McLaughlin steps away from the court after two decades coaching volleyball at South Tahoe, Whittell |

McLaughlin steps away from the court after two decades coaching volleyball at South Tahoe, Whittell

Anthony Gentile
Danny McLaughlin
Courtesy Photo

For nearly two decades, Dan McLaughlin has been a fixture in South Shore high school volleyball. The long-time local coach, however, won’t be on the bench at South Tahoe or Whittell for the foreseeable future.

“It was time for me to move on,” McLaughlin said.

McLaughlin decided not to return to South Tahoe following the 2015 season in which the Vikings finished 9-9 and made the Div. I-A Northern Region playoffs. He has coached volleyball for 18 years combined between the programs at STHS and Whittell — and is stepping away from the court.

“Volleyball is my true passion,” McLaughlin said. “Being able to share that passion and look back at the successful career I’ve had — and the number of people whose lives I was able to have some sort of an impact on — makes me a very rich person.

“I have a great affection for every single kid that played for me, and I wish the ones that are there now well.”Dan McLaughlinFormer South Tahoe, Whittell volleyball coach

“I have a great affection for every single kid that played for me, and I wish the ones that are there now well.”

The decision to step down as head coach at South Tahoe wasn’t an easy one for the 65-year-old McLaughlin, but he said he is at peace with it with the current season underway. External conflicts with his coaching style last season were at the root of McLaughlin’s choice to move on.

“I don’t know what the future is going to hold,” McLaughlin said. “But stepping away this year was the right thing for me to do. I had no choice.”

McLaughlin’s tenure coaching South Shore high school volleyball spanned nearly two decades, and included six state championships at Whittell (2000, 2004-08) and one at South Tahoe (2012). He also coached 10 seasons of track and field at STHS before taking over Whittell’s volleyball program, in addition to four more for the Warriors.

“Every team was special, regardless of the record,” McLaughlin said. “You remember mostly the championships because they are most fulfilling, but I remember more the journey we embarked on every single year and the relationships that were built. I’m still very close with the vast majority of my players and I hope that will always be the case.”

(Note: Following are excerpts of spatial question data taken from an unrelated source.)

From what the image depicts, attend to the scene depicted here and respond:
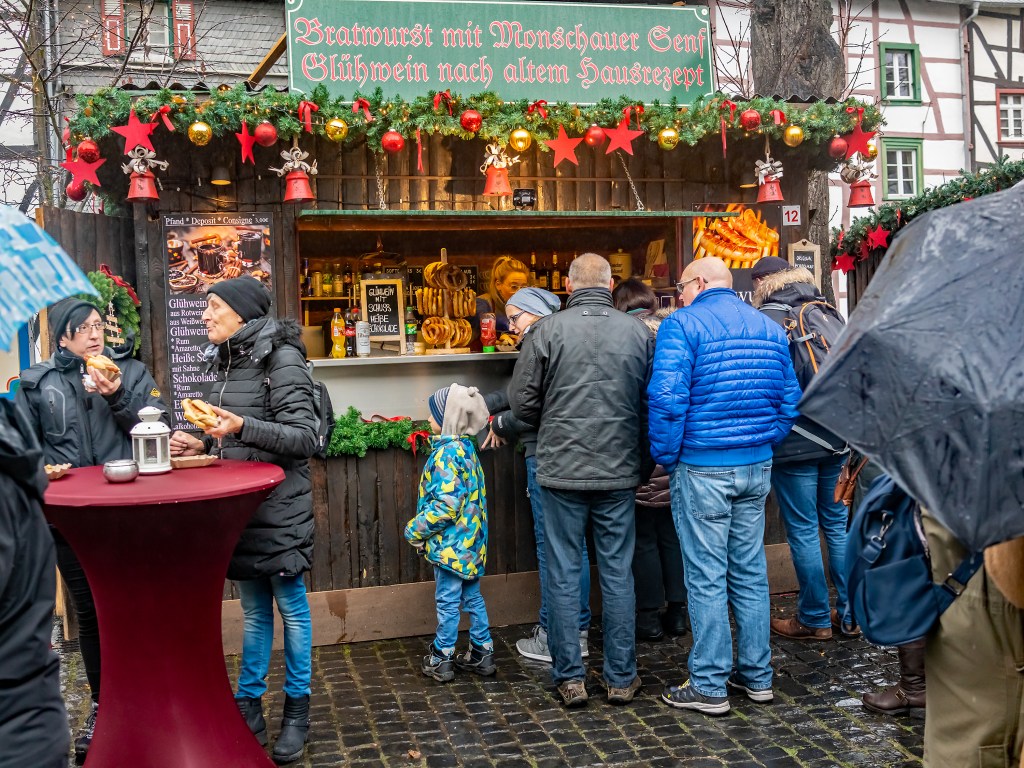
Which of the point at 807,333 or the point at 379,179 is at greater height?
the point at 379,179

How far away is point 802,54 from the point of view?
28.0ft

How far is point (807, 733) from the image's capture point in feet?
14.5

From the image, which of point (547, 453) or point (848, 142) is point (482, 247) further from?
point (547, 453)

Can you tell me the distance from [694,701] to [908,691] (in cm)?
96

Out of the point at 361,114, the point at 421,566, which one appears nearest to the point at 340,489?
the point at 421,566

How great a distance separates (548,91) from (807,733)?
408 centimetres

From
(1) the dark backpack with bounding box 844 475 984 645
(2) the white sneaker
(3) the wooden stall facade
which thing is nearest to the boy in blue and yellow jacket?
(2) the white sneaker

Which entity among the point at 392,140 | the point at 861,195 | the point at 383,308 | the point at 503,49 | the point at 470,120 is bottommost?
the point at 383,308

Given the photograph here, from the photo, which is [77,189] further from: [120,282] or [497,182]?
[497,182]

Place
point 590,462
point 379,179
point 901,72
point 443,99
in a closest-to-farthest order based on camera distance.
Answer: point 590,462 → point 443,99 → point 379,179 → point 901,72

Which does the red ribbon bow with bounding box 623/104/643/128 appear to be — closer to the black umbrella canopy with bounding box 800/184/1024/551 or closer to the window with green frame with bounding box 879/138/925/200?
the black umbrella canopy with bounding box 800/184/1024/551

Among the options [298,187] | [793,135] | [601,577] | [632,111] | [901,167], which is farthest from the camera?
[901,167]

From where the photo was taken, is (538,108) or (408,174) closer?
(538,108)

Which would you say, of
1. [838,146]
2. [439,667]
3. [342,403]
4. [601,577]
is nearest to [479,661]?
[439,667]
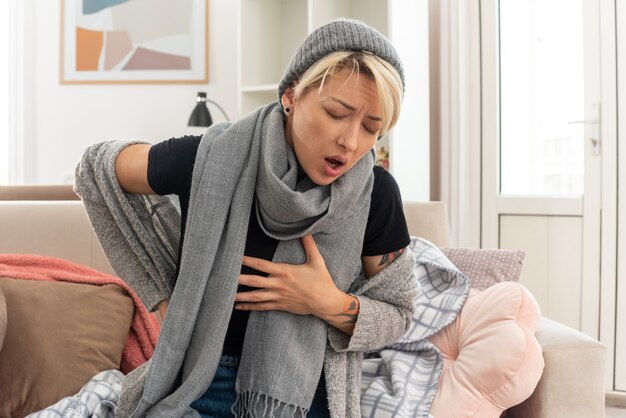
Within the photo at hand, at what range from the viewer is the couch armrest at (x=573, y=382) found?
1431 millimetres

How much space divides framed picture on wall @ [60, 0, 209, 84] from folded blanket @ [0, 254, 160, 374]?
2.24 metres

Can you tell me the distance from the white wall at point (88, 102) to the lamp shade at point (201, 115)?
30cm

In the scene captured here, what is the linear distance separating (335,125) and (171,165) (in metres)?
0.33

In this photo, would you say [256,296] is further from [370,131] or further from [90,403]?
[90,403]

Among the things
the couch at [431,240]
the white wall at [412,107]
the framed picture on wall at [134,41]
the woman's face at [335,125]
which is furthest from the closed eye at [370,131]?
the framed picture on wall at [134,41]

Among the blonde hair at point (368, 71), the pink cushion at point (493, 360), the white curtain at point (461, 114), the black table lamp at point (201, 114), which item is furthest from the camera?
the black table lamp at point (201, 114)

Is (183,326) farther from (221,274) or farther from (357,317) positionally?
(357,317)

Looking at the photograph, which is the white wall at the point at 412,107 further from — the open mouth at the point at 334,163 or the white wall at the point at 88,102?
the open mouth at the point at 334,163

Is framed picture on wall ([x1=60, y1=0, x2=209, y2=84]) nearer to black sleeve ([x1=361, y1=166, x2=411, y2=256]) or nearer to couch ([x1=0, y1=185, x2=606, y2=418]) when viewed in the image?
couch ([x1=0, y1=185, x2=606, y2=418])

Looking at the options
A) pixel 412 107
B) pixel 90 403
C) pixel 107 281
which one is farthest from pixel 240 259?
pixel 412 107

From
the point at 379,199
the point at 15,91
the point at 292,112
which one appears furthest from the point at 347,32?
the point at 15,91

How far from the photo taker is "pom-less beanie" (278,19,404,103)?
43.9 inches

From his time at Whittell, McLaughlin said the first state title of his career stands out. In the Class 2A championship, the Warriors’ victory included 13 straight service points from Jessika Purdy in the second game.

At South Tahoe, the Div. I-A State championship was the match that McLaughlin remembers the most. The Vikings swept Chaparral (Las Vegas), or as their coach put it, “We obliterated them.”

“That was one of the most impressive victories I have ever seen, and one of the most impressive displays of how volleyball can be played,” McLaughlin said. “That was truly a complete team victory and very rewarding.”

McLaughlin also looks back fondly on the rivalry the Vikings and Warriors had on the court while he coached at Whittell. During that time, matches between the cross-town rivals filled South Tahoe’s Blue Gym to capacity — creating an unforgettable atmosphere.

“It was one loud, crazy entity,” McLaughlin said. “That was probably the highlight of my entire career.”

Players from McLaughlin’s teams routinely went on to play at the collegiate level, but that’s something he wouldn’t take credit for. During his coaching career, he said he prided himself in making sure the success of his players and teams came first.

“I’d like to think I did more than just teach the sport of volleyball,” McLaughlin said. “I tried to be a role model of the way to help guide them on their path to how they’re supposed to act as adults — give them the discipline and tools necessary to compete in this world.”

McLaughlin won’t stray too far from the game, with plans to coach at Silver State Volleyball Club and referee matches in the area. He is also competing in a different arena — running for South Lake Tahoe City Council in the upcoming November elections.